In this case, the district court did not make any finding that the dismissed juror was “unable to perform” her duties under Rule 24(c). Nor did the court find that the juror’s “ability to perform” was “impaired” in any way….Instead, the court indicated that because it would have excused the juror for “undue hardship” had it received the school principal’s email during voir dire, it would dismiss her after the first day of trial on the same basis. This suggests that the district court looked not to whether the juror was “unable to perform” as Rule 24(c)  requires but rather to whether jury service would impose an “undue hardship or extreme inconvenience” under § 1866(c). To the extent the district court conflated the two standards, doing so was error.
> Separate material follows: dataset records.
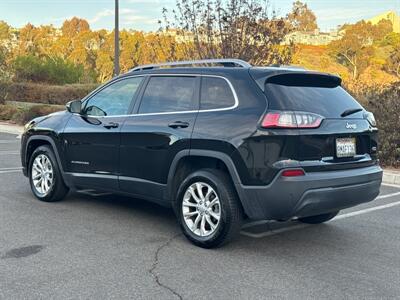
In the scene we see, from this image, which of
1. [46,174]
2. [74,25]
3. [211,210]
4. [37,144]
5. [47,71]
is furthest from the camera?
[74,25]

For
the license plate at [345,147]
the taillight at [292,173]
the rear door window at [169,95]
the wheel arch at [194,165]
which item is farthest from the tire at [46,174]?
the license plate at [345,147]

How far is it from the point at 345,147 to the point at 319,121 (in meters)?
0.41

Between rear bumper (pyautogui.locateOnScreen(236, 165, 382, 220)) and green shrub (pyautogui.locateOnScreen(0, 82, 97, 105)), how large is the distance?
1988 centimetres

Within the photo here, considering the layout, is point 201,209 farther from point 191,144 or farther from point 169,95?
point 169,95

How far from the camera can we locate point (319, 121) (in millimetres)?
4930

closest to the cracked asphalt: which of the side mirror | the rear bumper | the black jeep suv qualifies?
the black jeep suv

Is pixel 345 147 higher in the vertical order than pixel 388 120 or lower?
higher

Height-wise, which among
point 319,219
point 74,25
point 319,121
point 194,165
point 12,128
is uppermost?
point 74,25

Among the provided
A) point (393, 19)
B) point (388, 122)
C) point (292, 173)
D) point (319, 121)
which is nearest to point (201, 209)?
point (292, 173)

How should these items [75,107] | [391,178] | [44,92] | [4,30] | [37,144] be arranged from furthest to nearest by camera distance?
1. [4,30]
2. [44,92]
3. [391,178]
4. [37,144]
5. [75,107]

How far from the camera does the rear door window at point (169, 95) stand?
5.58m

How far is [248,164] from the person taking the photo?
4.85 metres

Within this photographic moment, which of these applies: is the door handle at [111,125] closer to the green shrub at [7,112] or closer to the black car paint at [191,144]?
the black car paint at [191,144]

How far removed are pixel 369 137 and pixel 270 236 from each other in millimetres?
1436
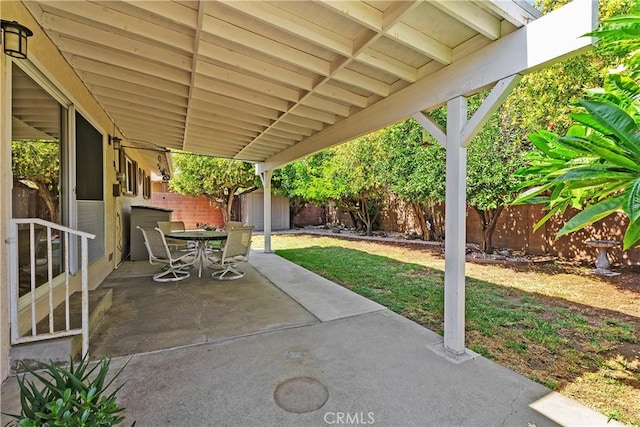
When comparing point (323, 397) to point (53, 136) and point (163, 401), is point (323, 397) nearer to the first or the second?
point (163, 401)

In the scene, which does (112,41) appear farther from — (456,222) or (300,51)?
(456,222)

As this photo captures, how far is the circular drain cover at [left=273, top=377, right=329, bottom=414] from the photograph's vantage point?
2031mm

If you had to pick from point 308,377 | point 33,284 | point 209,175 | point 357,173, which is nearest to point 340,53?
point 308,377

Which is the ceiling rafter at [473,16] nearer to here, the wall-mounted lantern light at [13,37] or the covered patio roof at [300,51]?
the covered patio roof at [300,51]

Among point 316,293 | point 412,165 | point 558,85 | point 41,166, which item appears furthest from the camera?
point 412,165

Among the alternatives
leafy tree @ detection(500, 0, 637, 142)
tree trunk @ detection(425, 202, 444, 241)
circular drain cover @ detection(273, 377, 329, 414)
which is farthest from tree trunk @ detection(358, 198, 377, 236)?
circular drain cover @ detection(273, 377, 329, 414)

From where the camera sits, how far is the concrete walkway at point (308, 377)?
1.96m

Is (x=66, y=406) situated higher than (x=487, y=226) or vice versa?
(x=487, y=226)

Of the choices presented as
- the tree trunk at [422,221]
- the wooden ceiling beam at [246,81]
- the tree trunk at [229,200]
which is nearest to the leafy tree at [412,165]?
the tree trunk at [422,221]

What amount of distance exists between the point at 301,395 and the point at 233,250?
3.43 meters

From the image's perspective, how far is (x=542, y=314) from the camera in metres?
3.99

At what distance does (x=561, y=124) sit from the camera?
5.34m

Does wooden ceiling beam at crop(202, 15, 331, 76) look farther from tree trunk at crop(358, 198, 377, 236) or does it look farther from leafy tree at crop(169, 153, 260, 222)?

What can be divined from the record indicates that the juror was not “unable to perform” at all. When the district court first raised the principal’s email with the parties, the court noted that one option was to “tell the principal, so sorry, but we decided not to” excuse the juror. When the court later decided to dismiss her, it nonetheless kept her on the jury until the end of the day, holding her in reserve in case another juror had to be excused because of “some sort of medical emergency”—indicating that the court would not have excused her had another juror actually become unable to serve or disqualified from serving. And when the court finally excused the juror, it suggested that she had in fact been performing her duties: The court thanked her “for paying attention” and “for not begging and pleading” to be excused during voir dire. This record undermines any implicit finding that the juror was unable to serve within the confines of Rule 24(c).